Could you repeat all of the entries exactly, leaving out any pictures?

DATA FOR THIS EXERCISE:
'''
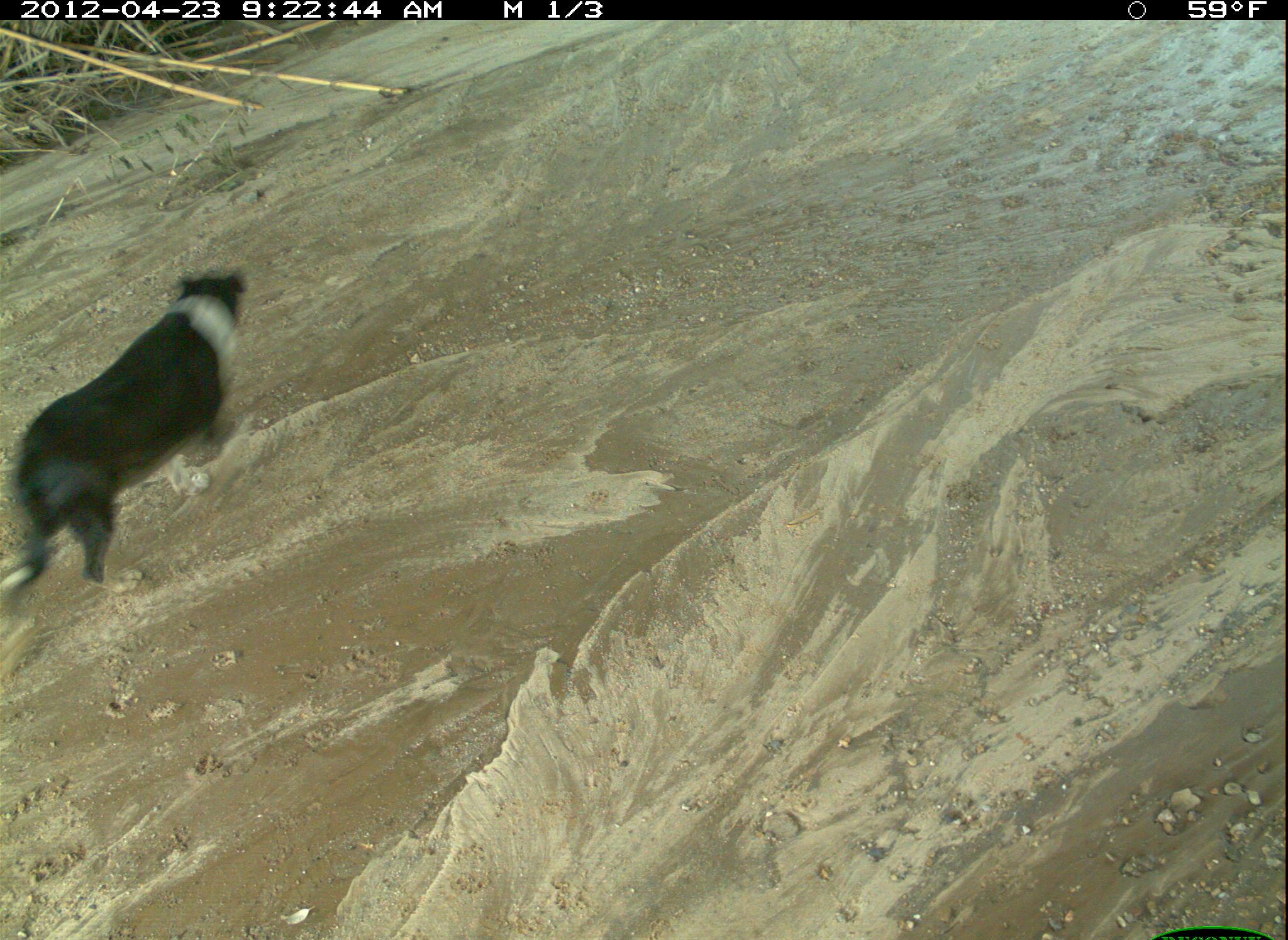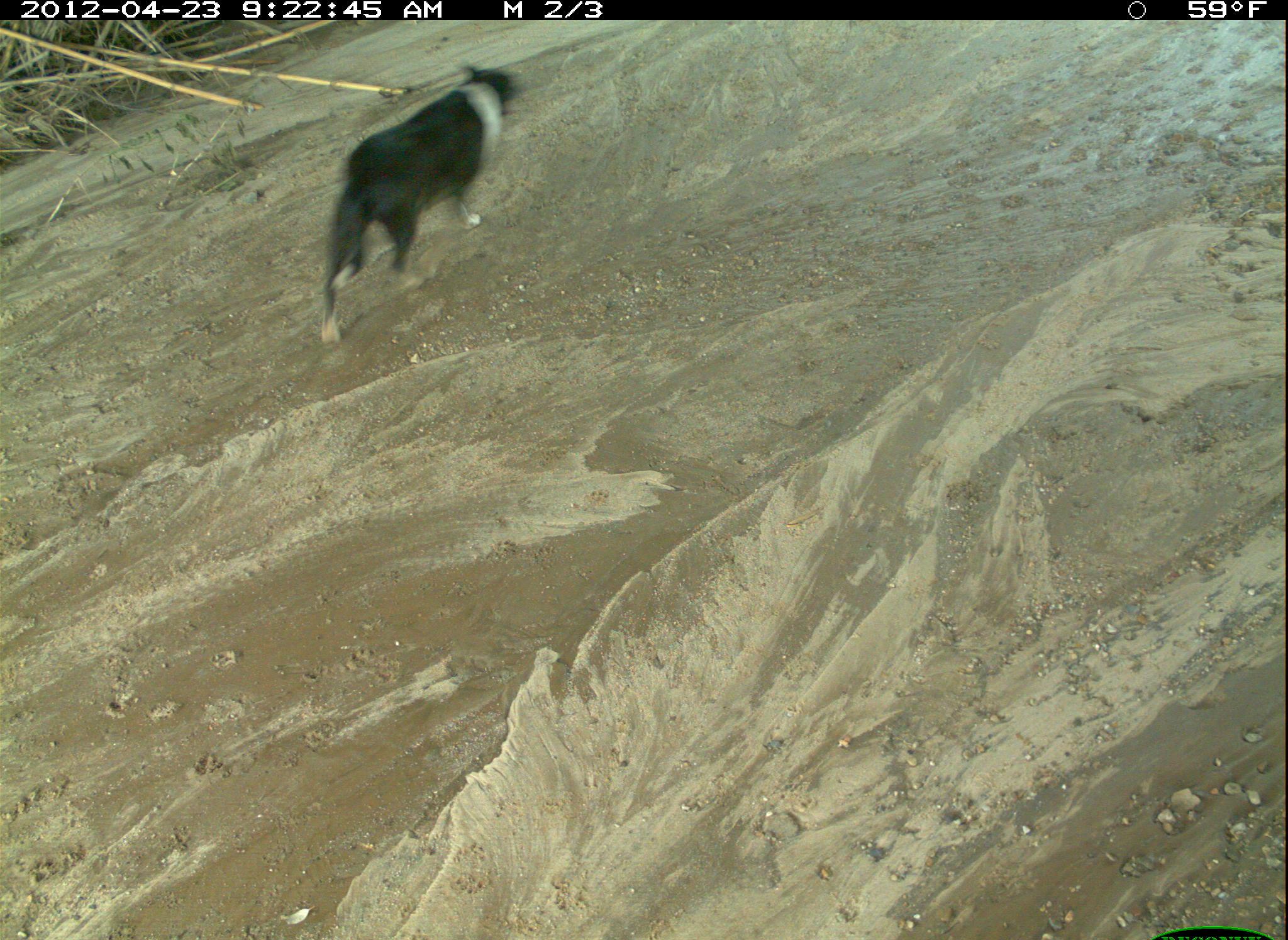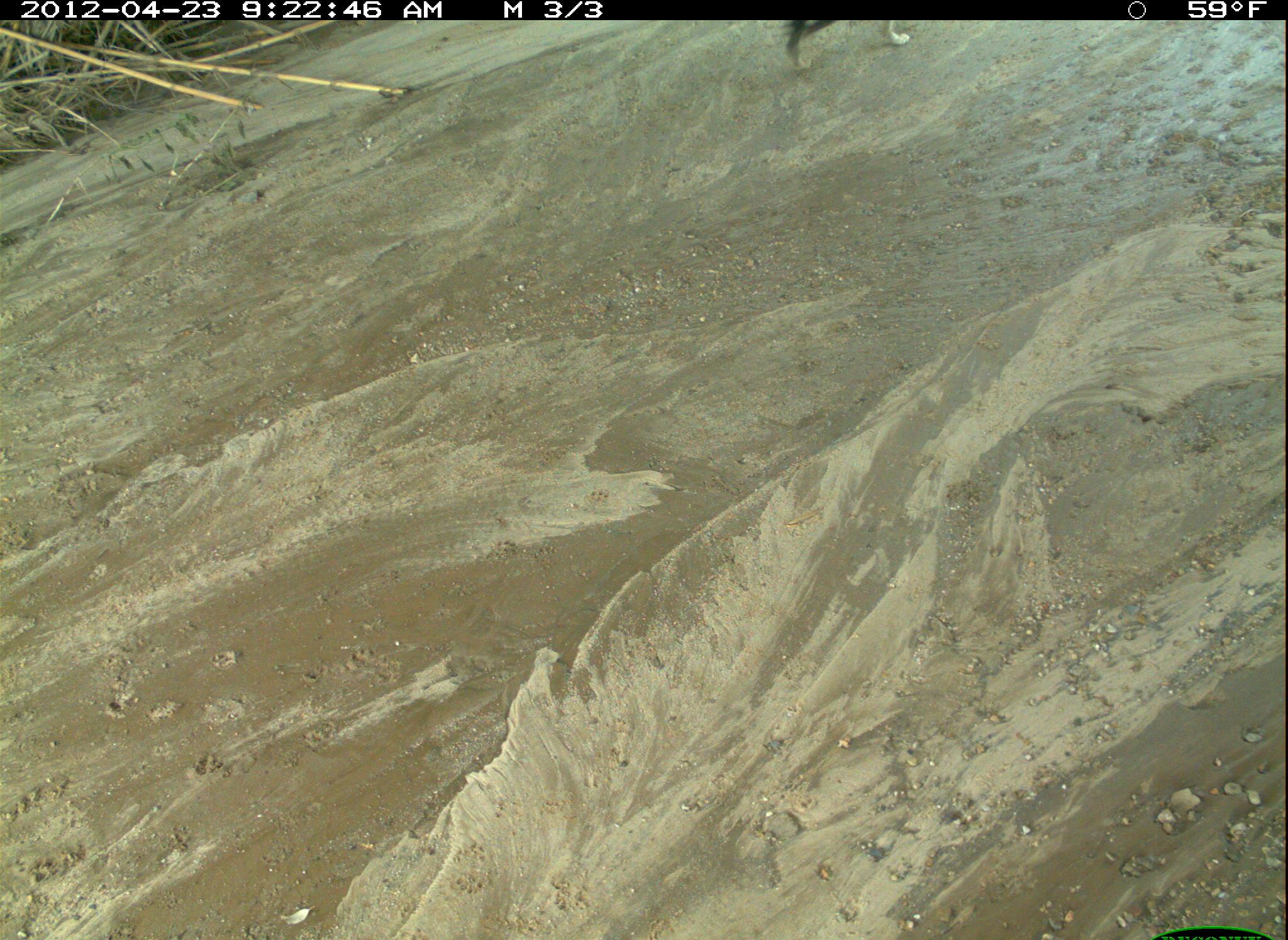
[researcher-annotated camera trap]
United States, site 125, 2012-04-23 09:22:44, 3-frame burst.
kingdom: Animalia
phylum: Chordata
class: Mammalia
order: Carnivora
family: Canidae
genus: Canis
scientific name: Canis familiaris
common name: domestic dog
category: dog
Dog (domestic dog) (Canis familiaris).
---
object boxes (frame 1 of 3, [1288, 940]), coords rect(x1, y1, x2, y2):
dog: rect(0, 257, 259, 615)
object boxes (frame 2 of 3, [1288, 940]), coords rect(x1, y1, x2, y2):
dog: rect(314, 60, 533, 351)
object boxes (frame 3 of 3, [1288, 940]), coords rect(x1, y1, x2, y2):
'''
THE ANSWER:
[researcher-annotated camera trap]
United States, site 125, 2012-04-23 09:22:44, 3-frame burst.
kingdom: Animalia
phylum: Chordata
class: Mammalia
order: Carnivora
family: Canidae
genus: Canis
scientific name: Canis familiaris
common name: domestic dog
category: dog
Dog (domestic dog) (Canis familiaris).
---
object boxes (frame 1 of 3, [1288, 940]), coords rect(x1, y1, x2, y2):
dog: rect(0, 257, 259, 615)
object boxes (frame 2 of 3, [1288, 940]), coords rect(x1, y1, x2, y2):
dog: rect(314, 60, 533, 351)
object boxes (frame 3 of 3, [1288, 940]), coords rect(x1, y1, x2, y2):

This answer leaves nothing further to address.